Activity list:
1) Answer these from the Actian Zen and Kafka walkthrough below:
(a) Which format is paired with Schema Registry for schema governance?
(b) What generates the synthetic trade ticks?
(c) What causes the spikes described under "Burstiness"?
2) Extend the Actian Zen and Kafka walkthrough below from its last line, finishing the list of pipeline steps and carrying on with the article.

Reading passage:
====================
Blog | Databases | | 9 min read

Actian Zen and Apache Kafka Integration Using Kafka Connect (JDBC)

actian zen and apache kafka integration

Summary

  • Build a real-time financial data pipeline by streaming Actian Zen data to Apache Kafka using JDBC Source and Sink connectors.
  • Append-only source tables and idempotent upserts enable low-latency, replayable, and audit-ready trade event streaming.
  • Avro with Schema Registry ensures strong schema governance and safe evolution for financial workloads.
  • This architecture modernizes batch systems into streaming-first designs without replacing operational databases.

Modern financial systems are no longer built around overnight batches or periodic ETL jobs. Pricing engines, trade capture systems, risk dashboards, and compliance platforms all depend on continuous streams of events that must be processed with low latency, high reliability, and full observability.

At the same time, many organizations already rely on proven operational databases to store transactional data and power business-critical applications. Replacing those systems is rarely an option.

This engineering walkthrough shows how Actian Zen and Apache Kafka can work together to form a robust real-time data pipeline—without rewriting applications or introducing complex custom code. Using Kafka Connect JDBC Source and Sink connectors, we stream financial trade-like data from Zen into Kafka and back into Zen, creating a reusable architectural pattern suitable for real-world financial workloads.

Why Streaming Matters in Finance

Financial data has a unique set of characteristics:

  • Time sensitivity: Stale data can invalidate decisions.
  • Burstiness: Market open/close and volatility create spikes.
  • Strict correctness: Duplicates or missing events are unacceptable.
  • Auditability: Teams must replay and explain historical decisions.

Traditional batch architectures struggle under these requirements. By contrast, streaming architectures treat each record as an immutable event and allow downstream systems to react in near real time.

Kafka has become the backbone for event-driven pipelines, but Kafka alone doesn’t solve database integration. Kafka Connect bridges this gap by moving data between databases and Kafka using configuration rather than custom code.

What We’re Building

This pipeline demonstrates how financial trade-like data can be streamed from an operational Zen database into Kafka and then written back into a downstream Zen table using JDBC Source and Sink connectors:

The flow is:

  • A Python process generates synthetic trade ticks.
  • Each tick is inserted into a Zen source table (FinanceSource).
  • A Kafka Connect JDBC Source Connector reads new rows incrementally.
====================
Listed entries:
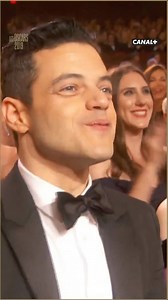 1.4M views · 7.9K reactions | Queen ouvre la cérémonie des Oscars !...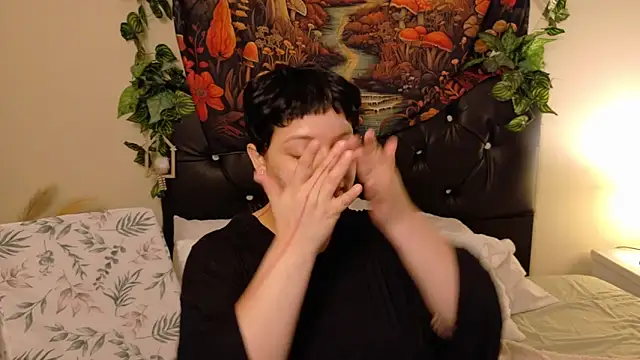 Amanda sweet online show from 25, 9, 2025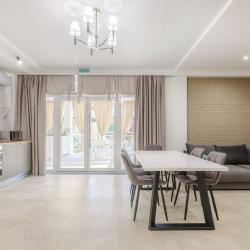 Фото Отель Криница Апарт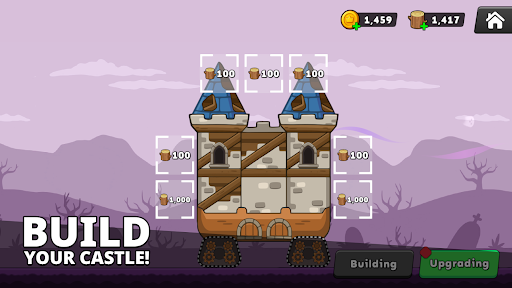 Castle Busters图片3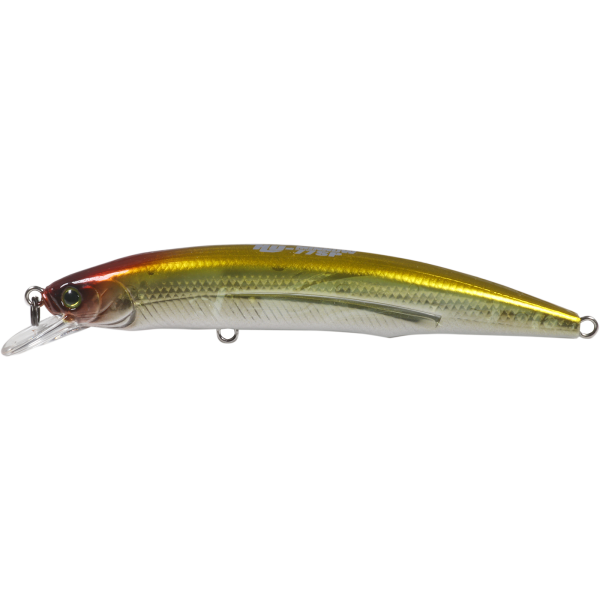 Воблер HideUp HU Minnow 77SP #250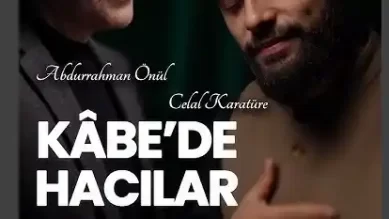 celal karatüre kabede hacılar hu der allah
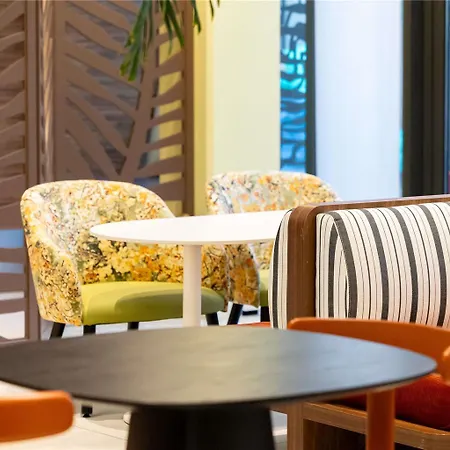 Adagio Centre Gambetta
====================
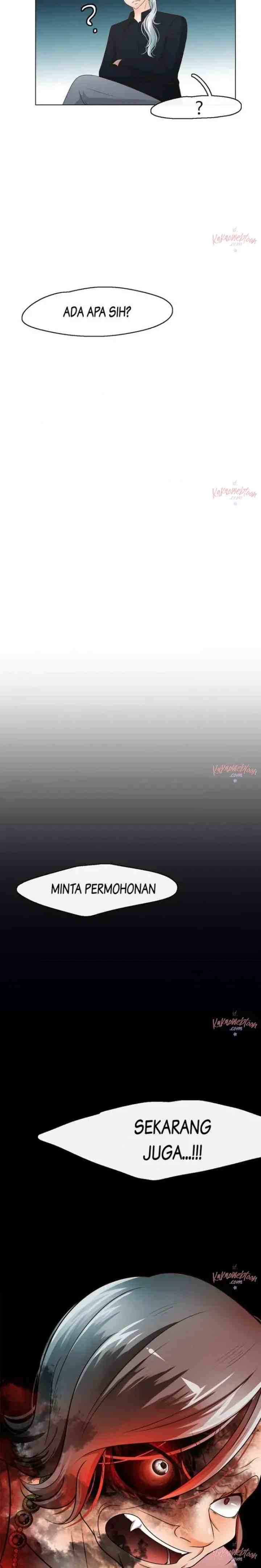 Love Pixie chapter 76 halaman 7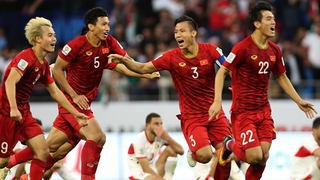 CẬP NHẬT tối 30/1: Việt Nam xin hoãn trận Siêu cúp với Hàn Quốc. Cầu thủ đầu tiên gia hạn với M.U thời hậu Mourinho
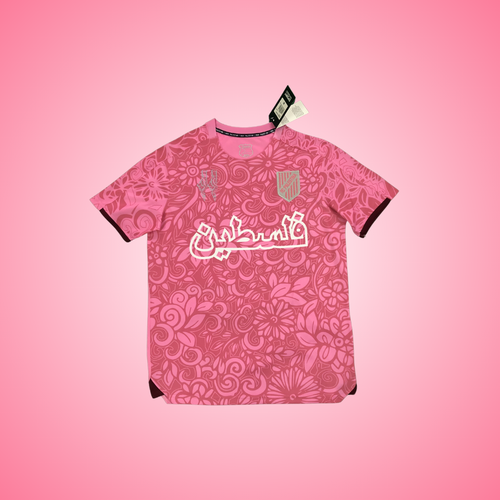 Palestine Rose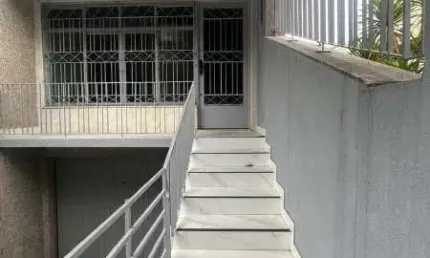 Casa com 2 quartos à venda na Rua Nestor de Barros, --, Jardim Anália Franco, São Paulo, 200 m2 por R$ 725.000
====================
Responses in order:
1)
(a) Avro
(b) A Python process
(c) Market open/close and volatility

2)
  • Records are published to Kafka as Avro messages (Schema Registry manages schemas).
  • A Kafka Connect JDBC Sink Connector consumes the topic.
  • Records are upserted into a Zen sink table (Finance).

This pattern maps directly to market data ingestion, trade replication, streaming ETL, and operational reporting.

A Look at Architecture

kafka blog diagram

At a high level, the architecture has three layers:

  • Data generation and operational storage: Actian Zen stores incoming trade ticks.
  • Streaming backbone: Kafka provides a durable, replayable event log.
  • Integration and delivery: Kafka Connect reads from Zen and writes back to Zen.

A key design principle is decoupling: producers don’t depend on consumers, and the database remains the system of record.

Data Model Design in Action

Schema design is foundational. This demonstration uses two Zen tables with clearly defined roles:

Source Table: FinanceSource (append-only)

CREATE TABLE FinanceSource (     id IDENTITY PRIMARY KEY,     symbol        VARCHAR(16)   NOT NULL,     trade_date    DATE          NOT NULL,     trade_time    TIME          NOT NULL,     price         DECIMAL(18,6)  NOT NULL,     volume        INTEGER       NOT NULL,     bid           DECIMAL(18,6),     ask           DECIMAL(18,6),     exchange      VARCHAR(16),     currency      VARCHAR(8)    DEFAULT 'USD',     recorded_at   TIMESTAMP     NOT NULL );

Two columns are especially important for streaming:

  • id provides a stable incrementing cursor.
  • recorded_at provides event time and enables safe incremental reads.

Sink Table: Finance (Materialized State)

CREATE TABLE Finance (     id            INTEGER       PRIMARY KEY,     symbol        VARCHAR(16),     trade_date    DATE,     trade_time    TIME,     price         DECIMAL(18,6),     volume        INTEGER,     bid           DECIMAL(18,6),     ask           DECIMAL(18,6),     exchange      VARCHAR(16),     currency      VARCHAR(8),     recorded_at   TIMESTAMP );

The sink uses id as the primary key, enabling idempotent upserts during replay or restart.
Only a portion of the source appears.